## Kutipan Teks
◆ ◆ ◆ ◆ ◆

Login • Lupa Password | Daftar segera dan nikmati pemasangan iklan baris secara gratis! |
BILA saya mengamati berita yang ada di media massa sekait pembelajaran di era pandemi tampaknya tidak serta merta berjalan mulus sesuai harapan. Pandemi COVID-19 yang melanda Indonesia sudah hampir dua tahun menyodorkan banyak perubahan, termasuk penyelenggarakan pendidikan. Pembelajaran yang semula memerlukan siswa hadir ke sekolah berganti dengan pembelajaran jarak jauh. Siswa hanya perlu masuk ke ruang-ruang virtual yang disediakan oleh guru. Penerapan pembelajaran jarak jauh bisa dikatakan sebagai terobosan dalam dunia pendidikan sebagai bentuk adaptasi terhadap situasi yang saat ini terjadi. Sekaligus juga sebagai upaya memutus mata rantai virus COVID-19.
Akan tetapi, dalam pelaksanannya model pembelajaran baru ini mengalami kendala. Internet dan telepon seluler sebagai alat bantu masih belum merata dimiliki siswa. Meski sebenarnya untuk internet pemerintah telah berupaya memberikan kuota gratis kepada siswa dan guru.
Kendala yang lain muncul yakni kesiapan penyelenggara pendidikan yakni guru dan siswa. Pemerintah melalui Kemendikbud sebenarnya sudah mengupayakan berbagai srategi menyelenggarakan pendidikan dengan berbagai kebijakan yang disesuaikan dengan kondisi saat ini. Salah satunya menyiapkan kurikulum darurat dengan mengurangi kompetensi dasar dari setiap mata pelajaran. Fokus pembelajaran ditujukan hanya pada yang esensial. Selain itu pula pemerintah menyiapkan modul pembelajaran untuk semua jenjang pendidikan dari SD, SMP, SMA/ SMK.

◆ ◆ ◆ ◆ ◆

## Yang Perlu Dikerjakan
A. Sebutkan semua upaya konkret pemerintah untuk mendukung pembelajaran di masa pandemi yang disebutkan dalam teks tentang pembelajaran jarak jauh.
B. Salin persis bagian teks tentang pembelajaran jarak jauh yang dibuka dengan kata-kata yang memuat "Kendala yang lain" dan ditutup dengan "SMP, SMA/ SMK.".

## Data yang Tersedia
◆ ◆ ◆ ◆ ◆

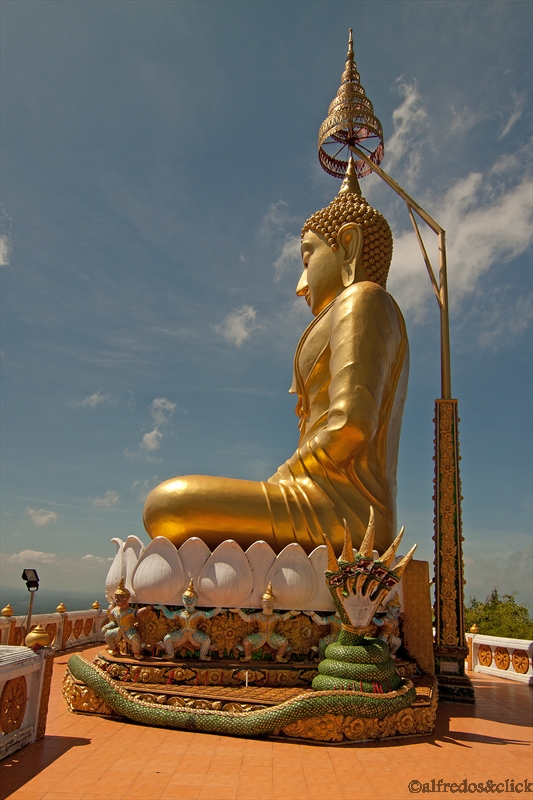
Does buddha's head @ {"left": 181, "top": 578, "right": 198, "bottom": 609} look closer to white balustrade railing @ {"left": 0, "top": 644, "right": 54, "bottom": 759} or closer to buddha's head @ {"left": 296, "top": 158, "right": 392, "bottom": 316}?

◆ ◆ ◆ ◆ ◆

## Jawaban Tiap Tugas
A.
- Memberikan kuota internet gratis kepada siswa dan guru
- Menyiapkan kurikulum darurat dengan mengurangi kompetensi dasar dari setiap mata pelajaran
- Menyiapkan modul pembelajaran untuk semua jenjang pendidikan dari SD, SMP, SMA/SMK

B.
Kendala yang lain muncul yakni kesiapan penyelenggara pendidikan yakni guru dan siswa. Pemerintah melalui Kemendikbud sebenarnya sudah mengupayakan berbagai srategi menyelenggarakan pendidikan dengan berbagai kebijakan yang disesuaikan dengan kondisi saat ini. Salah satunya menyiapkan kurikulum darurat dengan mengurangi kompetensi dasar dari setiap mata pelajaran. Fokus pembelajaran ditujukan hanya pada yang esensial. Selain itu pula pemerintah menyiapkan modul pembelajaran untuk semua jenjang pendidikan dari SD, SMP, SMA/ SMK.